── DOCUMENT PASSAGE ──

以连续方式计算列表中相同的连续元素

Question

Given a list x of number entries, I aim to find the number of identical consecutive entries, where the identical consecutive entries are taken out once counted. For example, if x = [4, 3, 1, 1, 3, 2, 4] , the returned solution should be 4 :

[4, 3, (1, 1), 3, 2, 4] => (two consecutive entries of 1s are counted: 2)
[4, (3, 3), 2, 4] => (two consecutive entries of 3s are counted: 4)
[4, 2, 4] => (no more consecutive entries: final solution is 4)

I can use the for loop to count the identical consecutive entries, but efficiently removing the elements and running them continuously until there are no more identical consecutive entries is where I find things tricky.

solution = 0

for i in range(len(x)-1):
    if x[i] == x[i+1]:
        solution += 2
        if x[i-1] == x[i+2]:
             solution += 2
...

where I know these recursive approaches are only applicable to particular lists. Using itertools only 'collapses' the length of the list, which is not something I'm looking for. Is there an optimal way to calculate the number of identical consecutive entries?

Answer 1

Use a stack. If top (last) elememt of stack is same as current element n in x, anihilate it (pop()). Otherwise, push n into stack. ans is not really needed - when the loop ends, len(x)-len(stack) is the result.

x = [4, 3, 1, 1, 3, 2, 4]
stack,ans=[],0
for n in x:
    if not stack or stack[-1]!=n:
        stack.append(n)
    else:
        ans+=2
        stack.pop()
print(ans)

───
── INFORMATION SUPPLIED ──

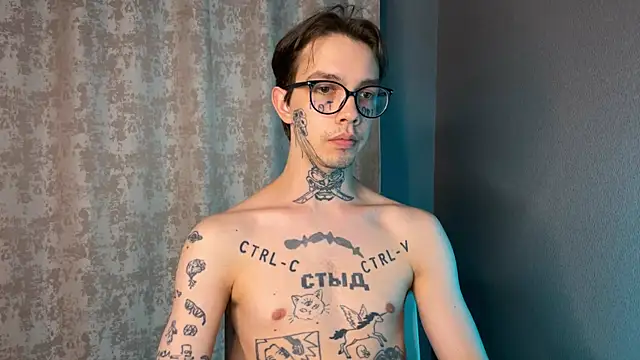 anahori  simon online show from 02-09-25, 04:29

───

=== TASKS FOR THIS EXERCISE ===
(1) Answer each question from the forum thread.
(a) What solution should be returned for x = [4, 3, 1, 1, 3, 2, 4]?
(b) What does the asker say using itertools does to the list?
(c) In Answer 1, what expression gives the result when the loop ends?
(2) Put this sentence from the forum thread into Spanish: "ans is not really needed - when the loop ends, len(x)-len(stack) is the result."
(3) In one to three sentences, explain why Answer 1 in the forum thread says the variable ans is not really needed.
The data above is separate material from the forum thread.

=== RESPONSES PER TASK ===
(1)
(a) 4
(b) It only 'collapses' the length of the list.
(c) len(x)-len(stack)

(2) ans no es realmente necesario: cuando termina el bucle, len(x)-len(stack) es el resultado.

(3) When the loop ends, len(x)-len(stack) gives the result. The same number can therefore be found without keeping a separate ans count.